Methods: We included 5,925 participants of European Ancestry (EA) from four cohorts: FHS, GOGO, JoCoOA and OAI. HV was considered present if determined by trained examiners using validated protocol (FHS, GOGO, JoCoOA), or the participant reported a bunionectomy or Manchester grade (MG) was 3 or 4 in one or both feet (OAI). Controls included those without surgery and MG of one in both feet and those who did not meet examiner’s criterion. Genotyping was performed using commercially available arrays with imputation to the HRC reference panel. In OAI and JoCoOA, GWAS was performed using logistic regression models with additive genetic effects to examine association between SNPs and HV. For FHS and GOGO, GEE models were used to account for the within-family correlations. All models were adjusted for age, gender, body mass index and study specific covariates. After harmonization and quality control of GWAS results, fixed-effect inverse-variance weighted meta-analysis was conducted for the total sample and for men and women, separately. The genome-wide significance (GWS) level was set at p<5×10^–8.

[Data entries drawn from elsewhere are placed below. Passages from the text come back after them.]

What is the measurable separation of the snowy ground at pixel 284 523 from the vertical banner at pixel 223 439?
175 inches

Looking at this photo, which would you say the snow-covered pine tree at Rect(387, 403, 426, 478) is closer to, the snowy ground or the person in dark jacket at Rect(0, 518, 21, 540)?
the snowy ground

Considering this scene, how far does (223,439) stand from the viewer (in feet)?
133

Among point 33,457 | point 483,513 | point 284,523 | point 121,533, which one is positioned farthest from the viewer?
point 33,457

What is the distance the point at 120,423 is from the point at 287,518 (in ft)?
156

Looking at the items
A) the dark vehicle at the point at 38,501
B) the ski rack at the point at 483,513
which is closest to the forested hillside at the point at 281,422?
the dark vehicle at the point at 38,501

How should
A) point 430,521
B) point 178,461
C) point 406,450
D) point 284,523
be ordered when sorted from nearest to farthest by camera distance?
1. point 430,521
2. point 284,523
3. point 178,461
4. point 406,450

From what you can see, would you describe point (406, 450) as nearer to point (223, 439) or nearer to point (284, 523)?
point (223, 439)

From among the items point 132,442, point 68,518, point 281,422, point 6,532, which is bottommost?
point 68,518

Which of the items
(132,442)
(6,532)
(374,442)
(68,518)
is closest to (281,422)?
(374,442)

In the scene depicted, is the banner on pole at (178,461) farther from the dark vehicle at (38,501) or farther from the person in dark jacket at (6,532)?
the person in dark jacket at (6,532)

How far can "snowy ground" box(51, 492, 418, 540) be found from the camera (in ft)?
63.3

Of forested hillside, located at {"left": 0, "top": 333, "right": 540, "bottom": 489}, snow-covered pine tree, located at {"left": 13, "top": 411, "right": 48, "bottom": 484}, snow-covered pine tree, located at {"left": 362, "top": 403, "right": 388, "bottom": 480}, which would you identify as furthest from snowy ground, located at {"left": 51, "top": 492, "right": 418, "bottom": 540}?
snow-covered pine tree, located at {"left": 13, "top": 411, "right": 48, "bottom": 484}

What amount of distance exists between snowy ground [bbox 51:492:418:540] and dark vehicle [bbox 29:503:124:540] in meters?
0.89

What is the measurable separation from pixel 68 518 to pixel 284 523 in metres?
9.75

Results: Two intronic variants in the gene CLCA2 on chromosome 1 were GWS for HV: rs55807512 (OR=0.48, p=2.96E-09, MAF=0.04) and rs12124247 (OR=2.20, p=7.38E-09, MAF=0.03). The SNPs were in weak LD (r²=0.46). No other loci reached GWS although four variants of suggestive significance were located near the MIR2054 gene on chromosome 4. The association signals diminished in gender-specific analyses.

Conclusion: We identified two novel variants in the gene CLCA2 associated with HV.  This gene encodes a member of the calcium-activated chloride channel regulator family of proteins. CLCA2 plays a role in modulating chloride current across the plasma membrane in a calcium-dependent manner, and cell adhesion. These findings require replication.